Git checkout with dot

What difference between next git commands:

git  checkout branch
git  checkout branch .
git  checkout  .  #<-- used at the branch

Why when I checkout different branches into different folders with first one I missed some files.
But when I am using second command, everything is ok?


git checkout(1) does very different things whether given path specifier or not.

  1. With branch specifier only (git checkout branch) it will switch current working directory to specified branch, keeping local changes if possible and failing otherwise. If you already are on branch, it will do nothing at all. It only modifies files in the working directory that differ between HEAD and branch and fails if any of them has local modifications (indexed or not).
  2. With path specifier it will overwrite the all matching files (all files match .) with specified content:
    1. With path specifier only (git checkout .) it writes content from index. That is, it undoes unstaged local modification. To undo staged modifications, use git reset with path specifier.
    2. With both branch and path specifiers (git checkout branch .) it writes content in specified revision. It will not modify where HEAD points, so if branch is different from HEAD, there will be unstaged changes afterwards.

Note, that the man page distinguishes additional cases for use of the -b/--branch option and -p/--patch option, but those are mostly straightforward extensions of the above cases.


The above explanation is fine but let me explain with examples.

git checkout can be used with files folders and branches.

Let say there is index.html file and dev folder.

If I accidentally change index.html and i want to undo that I will simply run git checkout index.html. It will get my file back to its original form.

Now let say I made some changes inside dev folder and and want those changes back inside dev folder. If I will use git checkout dev and if there is any dev branch then it will checkout that dev branch rather than folder named dev.

So rather I would run git checkout -- dev

Now this bare double dash stands for current branch. So above command is asking from git is that please give me 'dev' named folder from current branch.

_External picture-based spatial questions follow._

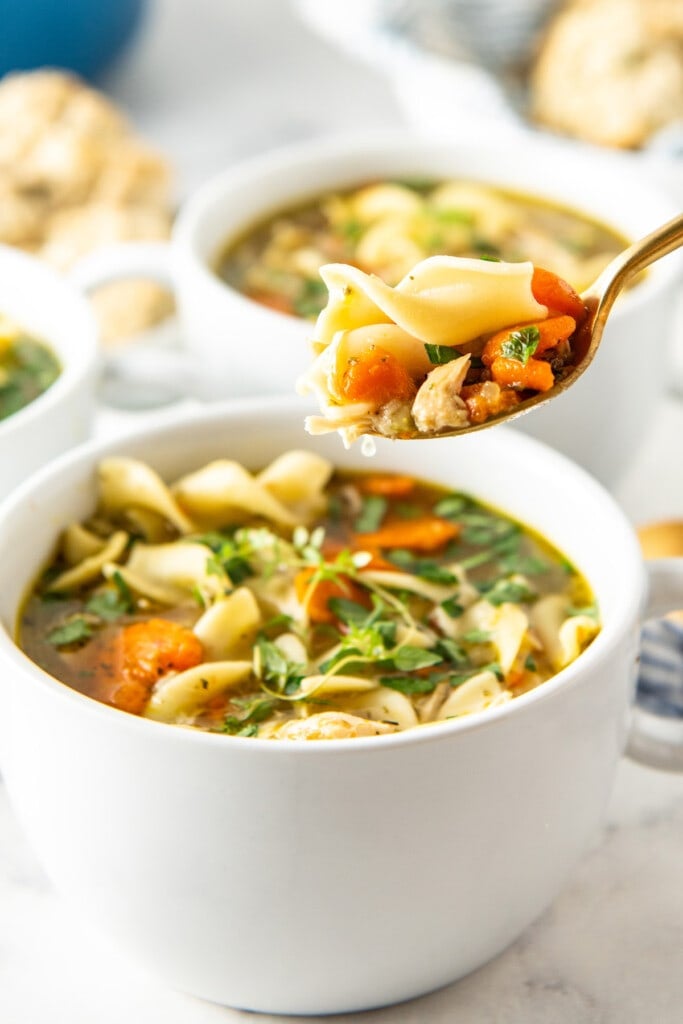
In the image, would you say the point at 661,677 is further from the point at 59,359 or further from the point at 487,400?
the point at 59,359

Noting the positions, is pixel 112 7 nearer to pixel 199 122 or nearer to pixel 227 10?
pixel 199 122

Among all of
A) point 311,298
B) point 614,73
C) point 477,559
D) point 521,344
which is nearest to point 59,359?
point 311,298

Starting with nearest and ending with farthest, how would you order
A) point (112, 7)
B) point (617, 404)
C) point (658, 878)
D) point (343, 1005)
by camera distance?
point (343, 1005) → point (658, 878) → point (617, 404) → point (112, 7)

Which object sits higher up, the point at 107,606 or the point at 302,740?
the point at 302,740

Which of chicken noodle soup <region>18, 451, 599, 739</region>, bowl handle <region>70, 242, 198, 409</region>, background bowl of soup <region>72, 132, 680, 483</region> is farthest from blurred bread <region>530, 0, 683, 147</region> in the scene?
chicken noodle soup <region>18, 451, 599, 739</region>

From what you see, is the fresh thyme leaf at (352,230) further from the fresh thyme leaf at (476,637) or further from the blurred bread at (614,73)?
the fresh thyme leaf at (476,637)

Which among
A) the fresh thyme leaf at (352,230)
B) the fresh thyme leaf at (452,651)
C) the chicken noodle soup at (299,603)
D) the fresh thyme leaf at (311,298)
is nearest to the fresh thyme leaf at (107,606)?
the chicken noodle soup at (299,603)

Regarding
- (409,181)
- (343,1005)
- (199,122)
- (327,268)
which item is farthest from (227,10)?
(343,1005)
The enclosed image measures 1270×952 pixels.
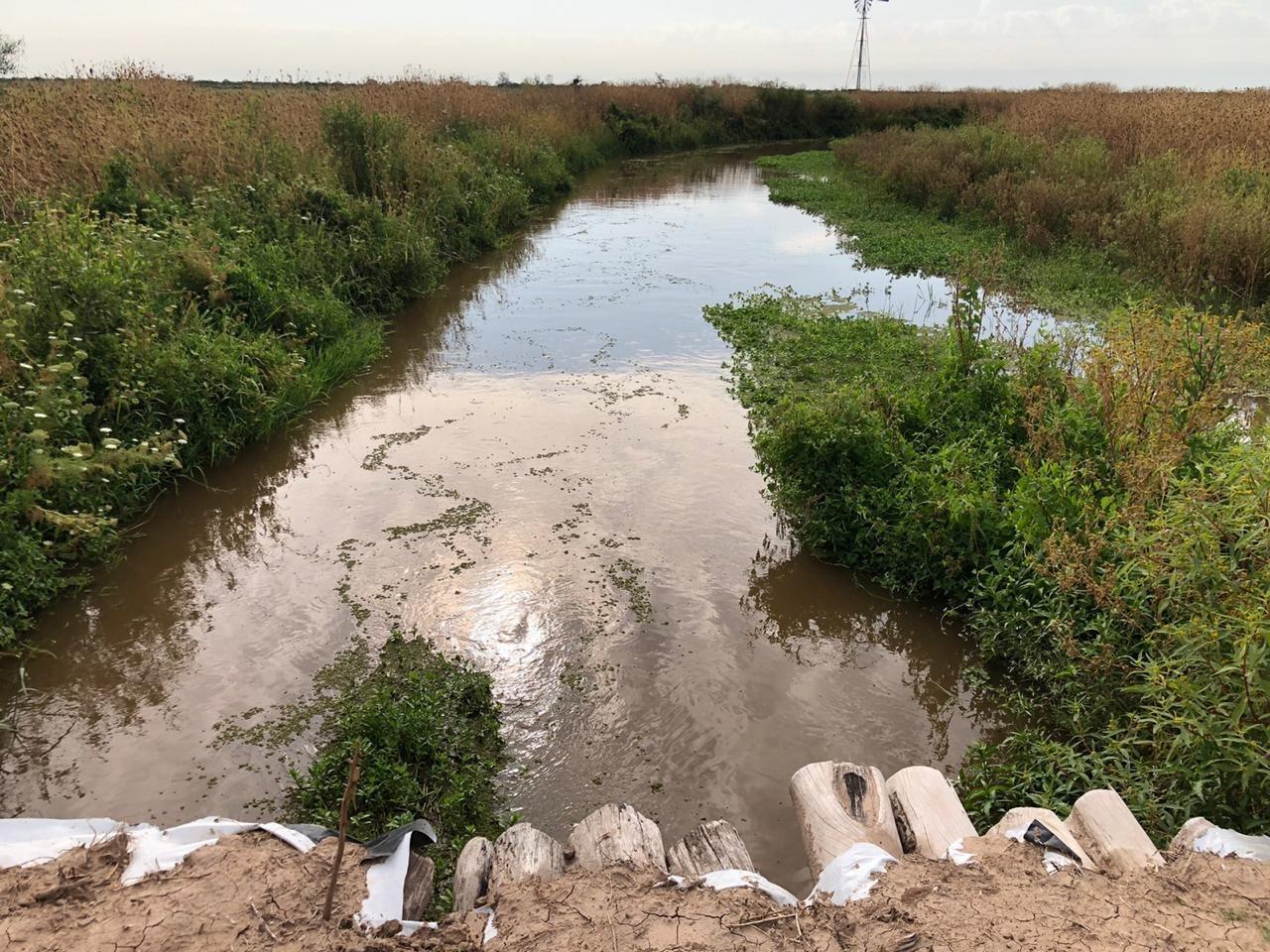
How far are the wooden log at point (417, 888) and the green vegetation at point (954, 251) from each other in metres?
6.86

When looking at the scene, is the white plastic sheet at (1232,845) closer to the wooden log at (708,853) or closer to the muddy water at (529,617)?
the muddy water at (529,617)

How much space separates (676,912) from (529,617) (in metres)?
2.22

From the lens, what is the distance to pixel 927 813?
265cm

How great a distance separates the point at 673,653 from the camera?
4055 millimetres

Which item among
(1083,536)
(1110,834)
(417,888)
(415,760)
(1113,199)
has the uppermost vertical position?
(1113,199)

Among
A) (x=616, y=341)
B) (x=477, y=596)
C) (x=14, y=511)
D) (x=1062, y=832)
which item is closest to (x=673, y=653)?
(x=477, y=596)

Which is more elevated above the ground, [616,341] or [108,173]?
[108,173]

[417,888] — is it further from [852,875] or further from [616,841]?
[852,875]

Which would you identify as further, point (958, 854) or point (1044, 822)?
point (1044, 822)

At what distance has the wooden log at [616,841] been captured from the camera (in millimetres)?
2408

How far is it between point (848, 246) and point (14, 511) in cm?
1157

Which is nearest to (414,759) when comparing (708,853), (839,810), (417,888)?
(417,888)

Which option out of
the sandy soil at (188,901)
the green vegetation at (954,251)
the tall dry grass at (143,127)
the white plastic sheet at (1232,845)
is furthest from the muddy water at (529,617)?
the green vegetation at (954,251)

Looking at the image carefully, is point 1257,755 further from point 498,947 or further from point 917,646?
point 498,947
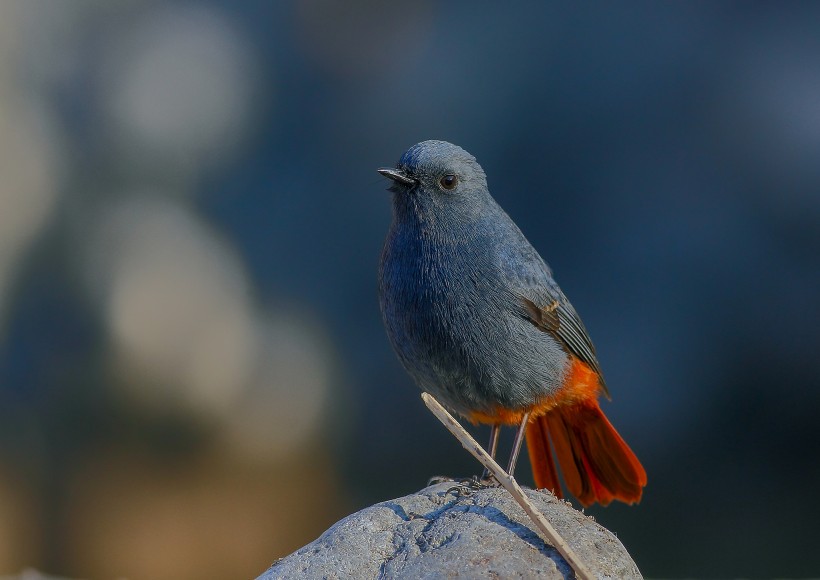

Lets talk about your use case.

git checkout branch this command will simply checkout the branch named 'branch'

git checkout branch . The second command will tell git that please checkout . or current folder name from the branch named 'branch'

git checkout . #<-- used at the branch as you are saying first you switched to branch named 'branch' using git checkout branch then you are simply doing git checkout . Now there is no branch named . so it will simply pull down current folder name from current branch.